### [PROBLEM SET]
- 1) Copy the grilling tips text word for word, starting at "4. Invest in" and ending at "your patio surface.".
- 2) Write what comes next in the grilling tips text, picking up after its final sentence.

### [TEXT EXTRACT]

It’s National Grilling Month, and what better way to kick off a fun month of grilling than to put some quick grill tips and tricks to use. Let the grilling begin!
1. Clean your grill and grate with a grill brush after preheating
This tip sounds like a no-brainer, but to achieve optimum grill cleanliness, run your grill brush over the grates after preheating. That way, the heat will have already begun to loosen the grit and grime that’s been stuck on your grill since your last cookout. As Chris Allingham, a blogger on Weber grills, also attests to: “There’s zero chance of forgetfulness. If you burn-off after cooking, you go into the house and enjoy your meal, only to realize 30 minutes later that your grill is still glowing cherry-red-hot out on the patio.” Our Senior Graphic Designer, Dorik Downing, also suggests an alternative to a wire brush, which has potential safety concerns. Dorik’s grill brush of choice is the “Ultimate BBQ Cleaning Tool,” a brush made from red oak that forms to the shape of the grill grates.
“What I like the most about it is that I feel like my grill is still ‘seasoned’ because the formed tool does not harshly scrape the grill like a wire brush would. A few swipes with the tool and it’s grill time!” – Dorik Downing
Additional tip: For a deeper clean, remove your grates and soak them in a bucket of soapy water before cooking.
2. Oil your grill with a paper towel soaked in vegetable oil, or use an onion
Avoid investing in cheap sprays that can cause flare-ups on the grill, and instead, simply use a paper towel soaked in vegetable oil on your grill grate. Once the towel is soaked, take a set of tongs and coat the grate entirely to prevent sticking. This tip is cost-effective and easy, making for efficient grilling and zero chance of your meat, vegetables, or seafood sticking to the grill.
You could also clean your grill grate with an onion. Amanda Perry, our Marketing Specialist, recommends this technique: “While the grill’s still hot, take a freshly halved onion, stick it on a fork, and use the cut side to rub residue off the grate. The oils in the onion will take care of most, if not all, of the grit without the elbow grease. They’ll also season the grill and add some flavor to your next meal, too.”
3. Keep a spray bottle nearby in case of flare-ups
Flare-Ups can be a scary and sudden side-effect to using a grill spray on your grill or can simply be caused by grease dripping down into the grill. While some flare-ups are small and contained, one simple trick to dousing larger flare-ups when they do occur is to keep a spray bottle filled with water nearby.
4. Invest in a grill mat
A grill mat will help reduce staining from grease that could splatter or drip out of the grill. Even if you have a drip pan, there is still a risk of grease or oil escaping the grill and staining your patio. Investing in a naturally heat-resistant grill mat could ensure a greater longevity to your patio surface.
5. Try additive-free lump charcoal
For those grill masters that favor charcoal grills, consider trying additive-free lump charcoal, a more environmental-friendly substitute to normal briquettes (which normally contain wood scraps, sawdust, coal dust, sodium nitrate, borax, and additional additives). We also recommend avoiding lighter fluid altogether when lighting your grill, as it releases volatile organic compounds (VOCs) into the air, which can leave unsanitary residue on the food you’re grilling. Our Senior Graphic Designer, Dorik Downing, recommends 100% Lump Charcoal, which he uses on his Kamado Joe grill.

### [MATERIAL]
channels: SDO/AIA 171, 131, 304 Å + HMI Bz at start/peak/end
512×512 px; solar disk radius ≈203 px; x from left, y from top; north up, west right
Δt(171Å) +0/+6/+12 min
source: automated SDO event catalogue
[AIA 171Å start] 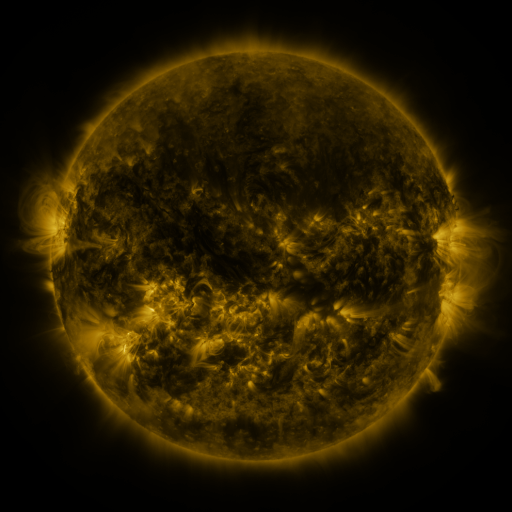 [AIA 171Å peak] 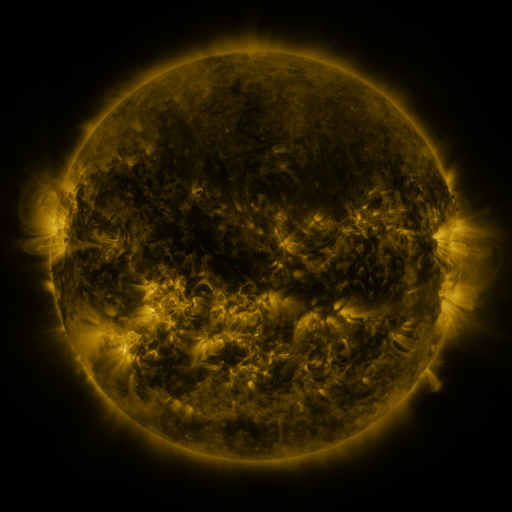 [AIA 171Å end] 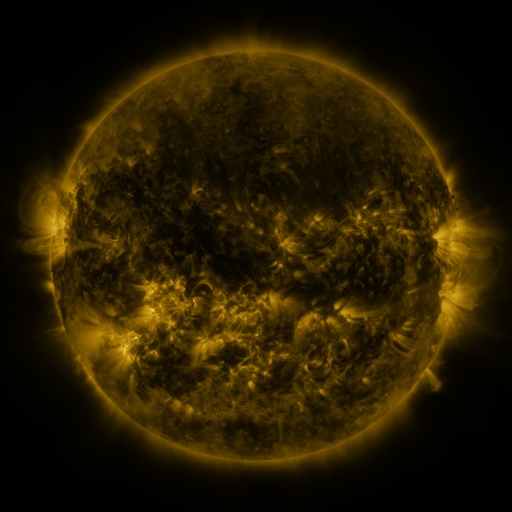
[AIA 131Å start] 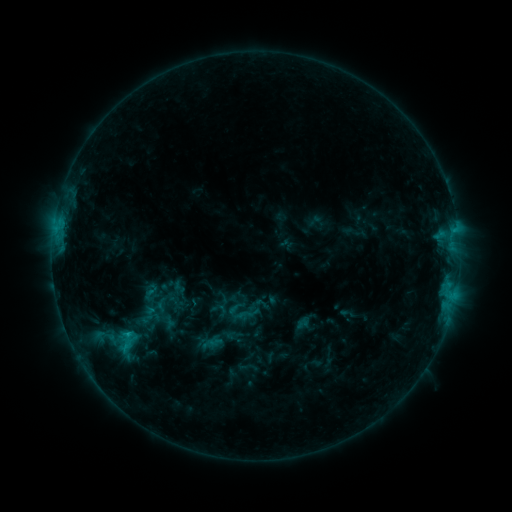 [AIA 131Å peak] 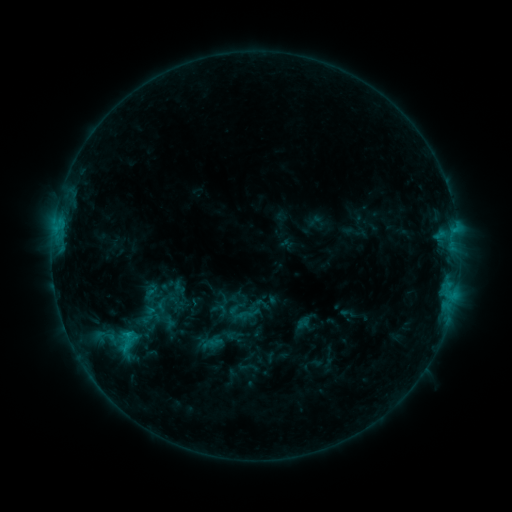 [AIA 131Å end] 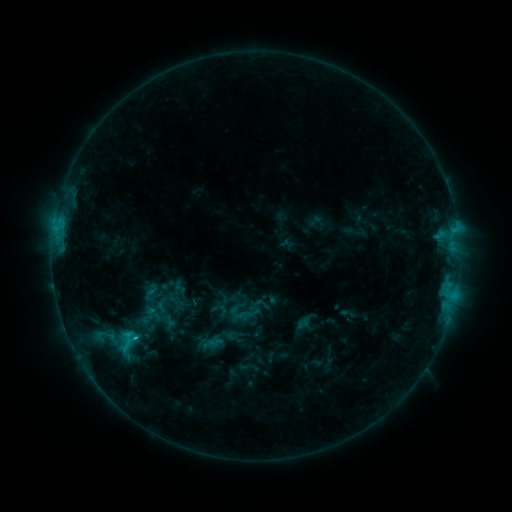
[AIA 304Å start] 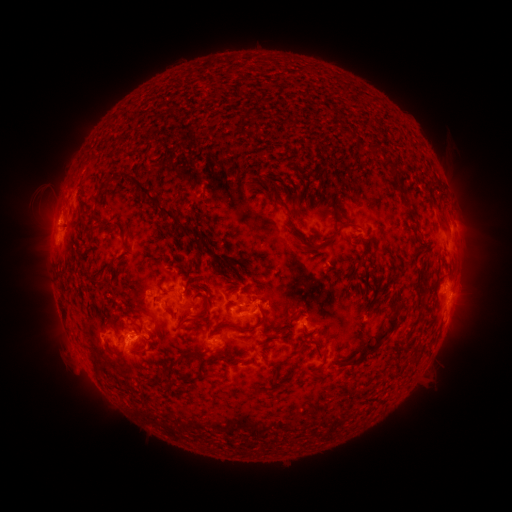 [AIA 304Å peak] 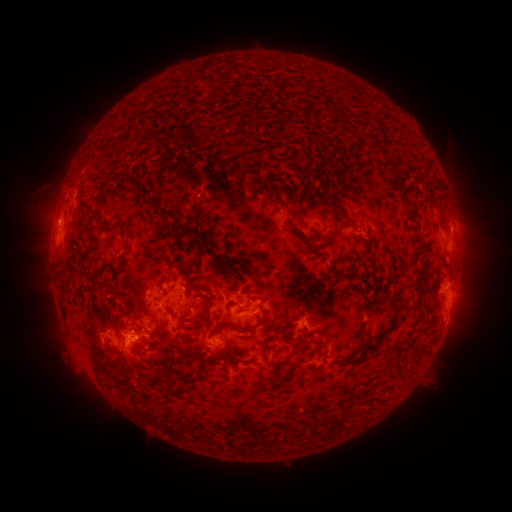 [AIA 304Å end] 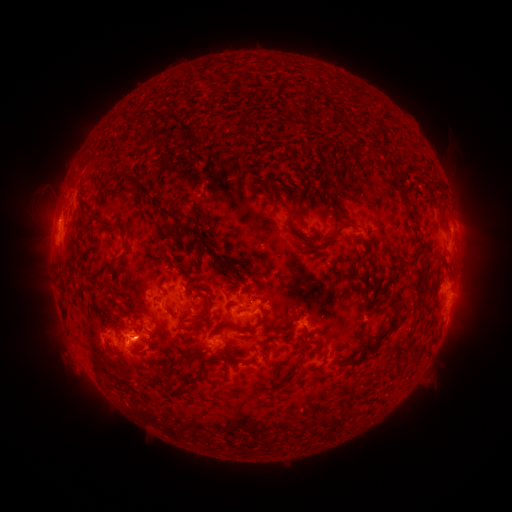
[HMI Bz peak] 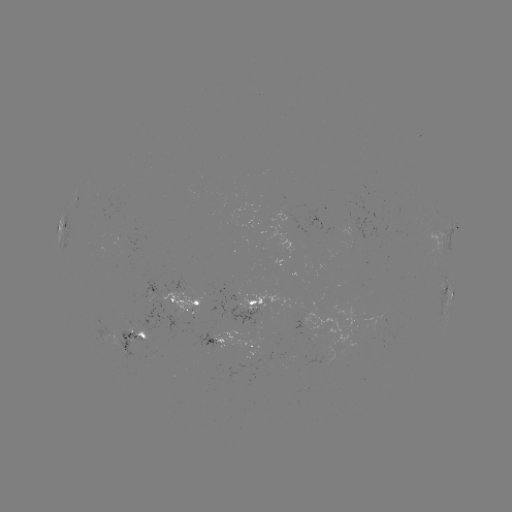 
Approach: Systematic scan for C1.6 flare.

### [OUTPUTS]
- 1)
4. Invest in a grill mat
A grill mat will help reduce staining from grease that could splatter or drip out of the grill. Even if you have a drip pan, there is still a risk of grease or oil escaping the grill and staining your patio. Investing in a naturally heat-resistant grill mat could ensure a greater longevity to your patio surface.

- 2)
6. Line kettle basin with aluminum foil
By adding aluminum foil to the interior of your kettle grill, you will easily be able to dispose of the charcoal ash after grilling, as opposed to having to clean out the interior of the grill later.
7. Use a chimney starter to light charcoal
Using a chimney starter to light your charcoal in either a grill or a smoker is an efficient way to get the coals hot and avoid lighter fluid. Here’s a walkthrough on how to use a chimney starter and some basic safety tips. We recommend the Weber 7416 Rapidfire Chimney Starter since it holds more charcoal than other chimney starters and is rust-resistant.
8. Limit the times you open a grill or smoker to check the progress of your food
The more you open a grill or smoker, the more inconsistent the heat levels in your grill will be. For a gas grill, opening the lid too much can cause lower cooking temperatures and slower cooking time. For charcoal grills, opening the lid causes your food to actually cook quicker since the oxygen from the air makes the coals hotter. Bobby Flay, chef and TV host, recommends to “stop playing with the food when it is on the grill. Leave it be. Let your meat or chicken or fish or veggies form a crust and naturally release from the grates. Only flip it once so the burger or fish doesn’t fall apart.” As the old saying goes, “if you’re looking, it ain’t cooking!”
9. Let your food come to room temperature before grilling*, and then let it rest ten minutes after cooking.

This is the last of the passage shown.